*TEXT EXTRACT*
+===+

Clipping is a
term that originated with analog audio, and refers to the situation where the
magnitude of the signal rises to a level that is larger than the ability of the
medium to store it, or the electronics to deliver it. For example, with magnetic tape, the signal
is stored by embedding a magnetic signal onto the tape. But if the musical signal gets beyond a
certain level, the tape will not have the magnetic capacity to store a large
enough magnetic signal. Same thing with
an amplifier – if you amplify a signal enough, you will eventually run out of
voltage (or current) at the output.
With magnetic
tape, as well as – generally speaking – with good old-fashioned vacuum tube
amplifiers, when the signal level approaches and exceeds the maximum the system
was designed to handle, the musical peaks get gradually compressed, so
gradually in fact that for the most part you don’t notice it happening. This so-called “soft clipping” meant that,
for the most part, clipping was not the most crucial sonically degrading issue
faced by early audio designers.
This all
changed with the advent of solid-state electronics. Your typical transistor amplifier does not
soft-clip. It hard-clips. This means that when it tries to deliver an
output voltage larger than it the maximum it was designed for, the output
voltage just sits at the maximum value and stays there until the output signal
drops below that maximum value. The peak
of the signal is just wiped out, and the signal waveform develops a flat-topped
appearance everywhere this hard-clip occurs.
Imagine Shaquille O’Neill walking through your front door, and instead
of gracefully ducking to avoid bumping his head, the door simply chops his head
off. The effect on the music is
similarly messy.
In digital
audio, the effect of clipping can actually be even worse! Lets look at what happens when a signal is
clipped. The easiest way to do that is
to consider the clipping as being an error signal which is added to the music
signal. This error signal comprises
nothing but the peaks that got chopped off.
If we analyze this signal, we find that it has frequency components
which extend from within the audio bandwidth (which is considered to be about
16Hz – 20,000Hz) on up into frequency ranges above the audio bandwidth. In analog space, we can generally just ignore
any components above the audio bandwidth because we can’t hear them
anyway. But in digital audio we can’t do
that.
Typical
digital audio has a sampling frequency of 44,100Hz, the standard developed for
the Compact Disc. There is a firm and
fixed mathematical law that says if we want to sample a waveform at a certain
frequency, then we have to make sure that the waveform contains no frequencies
above exactly one half of the sampling frequency. This frequency is termed the “Nyquist”
frequency. For CD, that means it has to
have no content at any frequency above 22,050Hz. What happens if you try and encode a signal
at, say, “N” Hz ABOVE the Nyquist
frequency? What you find is that the
result you get is EXACTLY THE SAME as
you would have got if instead the signal was “N” Hz BELOW the Nyquist frequency.
When you play back this signal, it is not the original high frequencies
you will hear, but the "bogus" lower ones. This effect is called mirroring, and is a
very audibly destructive artifact. It
explains why the original analog signal has to be very tightly filtered prior
to being sampled, to eliminate all traces of any frequency components above the
Nyquist frequency.

+===+

(Dataset rows)
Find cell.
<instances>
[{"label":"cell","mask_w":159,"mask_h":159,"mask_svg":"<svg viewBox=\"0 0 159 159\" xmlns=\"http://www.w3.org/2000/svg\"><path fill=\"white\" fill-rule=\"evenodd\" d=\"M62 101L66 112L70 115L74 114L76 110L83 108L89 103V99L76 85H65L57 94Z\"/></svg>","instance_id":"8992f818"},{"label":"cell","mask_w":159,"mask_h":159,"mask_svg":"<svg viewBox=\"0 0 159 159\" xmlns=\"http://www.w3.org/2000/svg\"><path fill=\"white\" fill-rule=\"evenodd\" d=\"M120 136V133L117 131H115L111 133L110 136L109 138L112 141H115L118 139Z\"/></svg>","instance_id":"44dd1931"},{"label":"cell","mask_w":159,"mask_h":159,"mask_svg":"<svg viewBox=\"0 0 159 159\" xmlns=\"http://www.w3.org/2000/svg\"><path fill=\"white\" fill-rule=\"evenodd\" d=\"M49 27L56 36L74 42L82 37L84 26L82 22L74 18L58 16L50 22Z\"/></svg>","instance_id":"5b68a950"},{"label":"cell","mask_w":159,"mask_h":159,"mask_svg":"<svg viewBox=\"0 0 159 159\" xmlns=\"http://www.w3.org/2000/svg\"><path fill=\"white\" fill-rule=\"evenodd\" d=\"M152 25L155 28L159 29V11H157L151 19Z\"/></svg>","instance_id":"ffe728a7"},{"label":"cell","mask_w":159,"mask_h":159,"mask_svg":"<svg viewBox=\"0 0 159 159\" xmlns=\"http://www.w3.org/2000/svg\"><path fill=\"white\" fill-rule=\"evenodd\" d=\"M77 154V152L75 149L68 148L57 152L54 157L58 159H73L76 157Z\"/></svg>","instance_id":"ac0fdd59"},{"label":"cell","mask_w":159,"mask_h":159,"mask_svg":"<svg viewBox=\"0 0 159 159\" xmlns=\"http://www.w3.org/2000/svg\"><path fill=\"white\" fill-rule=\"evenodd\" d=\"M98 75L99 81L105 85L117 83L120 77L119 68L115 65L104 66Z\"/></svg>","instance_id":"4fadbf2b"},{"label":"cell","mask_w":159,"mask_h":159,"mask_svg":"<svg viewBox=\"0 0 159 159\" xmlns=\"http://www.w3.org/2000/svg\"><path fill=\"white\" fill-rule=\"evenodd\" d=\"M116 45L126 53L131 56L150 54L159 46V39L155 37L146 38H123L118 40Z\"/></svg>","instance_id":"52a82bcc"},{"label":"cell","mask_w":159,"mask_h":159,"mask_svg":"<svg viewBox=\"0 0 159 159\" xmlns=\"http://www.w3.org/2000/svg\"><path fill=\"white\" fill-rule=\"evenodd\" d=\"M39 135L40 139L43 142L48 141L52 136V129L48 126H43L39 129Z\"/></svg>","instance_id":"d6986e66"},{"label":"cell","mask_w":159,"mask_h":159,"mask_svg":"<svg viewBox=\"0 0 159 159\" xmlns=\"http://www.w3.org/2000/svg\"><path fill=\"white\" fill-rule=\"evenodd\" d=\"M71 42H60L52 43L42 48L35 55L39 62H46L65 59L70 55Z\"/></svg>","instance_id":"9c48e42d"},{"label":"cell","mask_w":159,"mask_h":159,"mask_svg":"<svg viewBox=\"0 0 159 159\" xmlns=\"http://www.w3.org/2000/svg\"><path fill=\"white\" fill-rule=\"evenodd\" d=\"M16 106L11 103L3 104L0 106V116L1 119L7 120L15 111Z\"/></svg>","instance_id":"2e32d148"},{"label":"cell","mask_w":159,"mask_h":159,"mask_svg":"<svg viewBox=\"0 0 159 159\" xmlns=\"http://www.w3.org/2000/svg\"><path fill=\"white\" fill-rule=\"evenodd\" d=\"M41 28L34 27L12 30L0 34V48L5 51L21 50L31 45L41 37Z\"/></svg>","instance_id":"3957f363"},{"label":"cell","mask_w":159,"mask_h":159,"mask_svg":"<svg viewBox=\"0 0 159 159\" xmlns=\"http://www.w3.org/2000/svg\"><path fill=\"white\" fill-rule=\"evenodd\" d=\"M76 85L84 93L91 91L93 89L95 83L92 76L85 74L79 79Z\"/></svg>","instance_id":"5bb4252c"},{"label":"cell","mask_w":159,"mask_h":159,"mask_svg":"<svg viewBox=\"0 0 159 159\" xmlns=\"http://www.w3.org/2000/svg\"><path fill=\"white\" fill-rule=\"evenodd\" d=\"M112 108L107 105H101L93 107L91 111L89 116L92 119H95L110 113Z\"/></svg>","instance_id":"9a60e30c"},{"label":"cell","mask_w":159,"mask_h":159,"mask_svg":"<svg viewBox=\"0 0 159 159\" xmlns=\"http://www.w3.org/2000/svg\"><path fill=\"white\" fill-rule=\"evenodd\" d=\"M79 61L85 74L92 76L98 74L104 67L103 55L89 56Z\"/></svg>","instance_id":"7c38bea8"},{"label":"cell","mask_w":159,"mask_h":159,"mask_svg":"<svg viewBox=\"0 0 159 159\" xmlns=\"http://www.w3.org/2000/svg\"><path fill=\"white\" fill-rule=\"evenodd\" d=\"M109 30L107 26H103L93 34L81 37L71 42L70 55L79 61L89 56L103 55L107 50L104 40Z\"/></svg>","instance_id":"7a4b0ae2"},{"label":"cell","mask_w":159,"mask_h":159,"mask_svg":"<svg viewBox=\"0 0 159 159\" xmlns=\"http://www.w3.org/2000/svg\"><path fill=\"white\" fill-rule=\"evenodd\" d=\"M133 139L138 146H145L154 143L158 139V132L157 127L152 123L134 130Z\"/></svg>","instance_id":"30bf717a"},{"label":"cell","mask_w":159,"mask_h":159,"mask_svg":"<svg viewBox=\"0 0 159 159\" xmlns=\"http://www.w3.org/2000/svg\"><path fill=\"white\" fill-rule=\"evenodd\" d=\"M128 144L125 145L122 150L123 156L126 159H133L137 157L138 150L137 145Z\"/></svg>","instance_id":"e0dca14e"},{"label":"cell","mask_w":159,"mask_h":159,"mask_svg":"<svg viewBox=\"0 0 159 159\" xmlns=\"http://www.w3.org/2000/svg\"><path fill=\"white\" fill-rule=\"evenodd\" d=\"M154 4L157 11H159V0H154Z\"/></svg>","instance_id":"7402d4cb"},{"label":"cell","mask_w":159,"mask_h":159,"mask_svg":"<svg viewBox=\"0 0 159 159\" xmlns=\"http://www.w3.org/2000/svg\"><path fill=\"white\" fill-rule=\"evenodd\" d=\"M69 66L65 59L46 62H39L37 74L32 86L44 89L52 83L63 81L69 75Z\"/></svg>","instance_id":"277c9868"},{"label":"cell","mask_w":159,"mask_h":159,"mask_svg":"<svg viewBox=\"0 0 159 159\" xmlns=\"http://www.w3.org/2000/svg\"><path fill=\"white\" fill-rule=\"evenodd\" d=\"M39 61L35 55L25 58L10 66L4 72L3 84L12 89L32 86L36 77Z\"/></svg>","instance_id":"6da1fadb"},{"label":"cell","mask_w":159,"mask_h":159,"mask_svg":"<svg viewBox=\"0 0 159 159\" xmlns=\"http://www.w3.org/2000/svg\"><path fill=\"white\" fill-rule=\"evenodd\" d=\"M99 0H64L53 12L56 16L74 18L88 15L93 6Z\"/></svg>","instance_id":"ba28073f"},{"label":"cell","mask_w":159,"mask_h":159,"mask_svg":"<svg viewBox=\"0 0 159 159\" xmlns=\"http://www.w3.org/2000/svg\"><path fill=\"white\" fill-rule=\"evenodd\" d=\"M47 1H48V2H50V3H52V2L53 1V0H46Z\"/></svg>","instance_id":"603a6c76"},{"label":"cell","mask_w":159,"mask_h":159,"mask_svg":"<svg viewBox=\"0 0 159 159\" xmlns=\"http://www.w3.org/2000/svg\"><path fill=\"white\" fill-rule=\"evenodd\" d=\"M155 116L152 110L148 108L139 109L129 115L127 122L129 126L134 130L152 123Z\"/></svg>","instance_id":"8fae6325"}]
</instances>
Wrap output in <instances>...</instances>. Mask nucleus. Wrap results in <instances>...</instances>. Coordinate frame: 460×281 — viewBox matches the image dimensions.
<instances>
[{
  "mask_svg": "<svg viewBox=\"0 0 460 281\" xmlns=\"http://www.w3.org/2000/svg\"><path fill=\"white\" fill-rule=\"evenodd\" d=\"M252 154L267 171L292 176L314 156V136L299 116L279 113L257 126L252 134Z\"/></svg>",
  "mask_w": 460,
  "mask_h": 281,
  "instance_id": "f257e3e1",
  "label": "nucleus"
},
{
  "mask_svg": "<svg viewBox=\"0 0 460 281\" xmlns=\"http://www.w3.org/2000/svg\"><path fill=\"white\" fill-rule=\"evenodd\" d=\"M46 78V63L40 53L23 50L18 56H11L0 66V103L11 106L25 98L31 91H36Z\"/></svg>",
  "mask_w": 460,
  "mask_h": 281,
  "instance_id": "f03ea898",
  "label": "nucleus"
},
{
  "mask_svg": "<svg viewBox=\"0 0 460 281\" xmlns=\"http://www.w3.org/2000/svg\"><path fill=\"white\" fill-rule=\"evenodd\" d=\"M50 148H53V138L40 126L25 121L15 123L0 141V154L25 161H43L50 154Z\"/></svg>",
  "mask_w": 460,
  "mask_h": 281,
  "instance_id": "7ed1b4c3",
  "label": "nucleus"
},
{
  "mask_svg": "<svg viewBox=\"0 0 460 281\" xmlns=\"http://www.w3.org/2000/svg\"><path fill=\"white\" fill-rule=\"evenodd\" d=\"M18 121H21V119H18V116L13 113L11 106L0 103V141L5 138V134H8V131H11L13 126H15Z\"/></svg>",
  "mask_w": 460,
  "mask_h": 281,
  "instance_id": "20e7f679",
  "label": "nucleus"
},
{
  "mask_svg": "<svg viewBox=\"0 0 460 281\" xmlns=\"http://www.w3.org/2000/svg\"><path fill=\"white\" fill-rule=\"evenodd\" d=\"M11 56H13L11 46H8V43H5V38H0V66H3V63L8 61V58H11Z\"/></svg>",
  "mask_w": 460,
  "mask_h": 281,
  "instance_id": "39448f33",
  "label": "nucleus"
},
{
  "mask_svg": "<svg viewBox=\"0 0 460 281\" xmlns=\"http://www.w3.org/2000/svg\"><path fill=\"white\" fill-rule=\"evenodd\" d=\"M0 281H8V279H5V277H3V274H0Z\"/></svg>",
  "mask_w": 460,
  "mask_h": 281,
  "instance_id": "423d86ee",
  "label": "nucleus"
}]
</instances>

+===+

*TASK STATEMENT*
Write a continuation of the text on audio clipping, starting after its final sentence. None of the entries are needed.

*TASK RESPONSE*
Back to
clipping. If you take a perfectly good
signal in the digital domain, and perform some signal processing on it, then
the possibility generally exists that the resultant signal will contain peaks
that are above the maximum value that can be represented by the digital
encoding system. What do you do with
those peaks? The easiest thing is to
“clip” them at the digital maximum, so that just as with analog clipping in a
solid-state amplifier, each sample that works out to be above the digital
maximum is encoded as a digital maximum.
You will have, in effect, encoded a waveform containing frequency
components above the Nyquist frequency.
When you play back that signal, those otherwise inaudible components
will be recreated as audible components at corresponding frequencies below the
Nyquist frequency. This will sound even
worse than hard-clipping in an amplifier.
The solution
is to use mathematics to “re-shape” the portion of the signal that is being
driven into clipping, in such a way as to remove all of the unwanted
high-frequency components. Of course,
there will be a sonic price to pay, even for this. But once you have driven the signal into
overload in the first place, there is no escaping without some sort of penalty.
This sort of
situation arises in general with any form of signal processing, but "mirroring"
is most commonly encountered when down-sampling from a higher sample rate to a
lower one, particularly one derived from a DSD source which has (by design) a
lot of high-frequency noise. In general,
you have to assume that the higher-rate-sampled “source” data can contain
frequency components anywhere below its own Nyquist frequency. But some of those frequencies can still be
higher than the Nyquist frequency of the lower sample rate which is the
“target” of the conversion. So, unless
you absolutely know for a certainty that the “source” material contains no
frequency content above the Nyquist frequency of the “target”, then your
downsampling process needs to incorporate an appropriately designed low-pass digital
filter.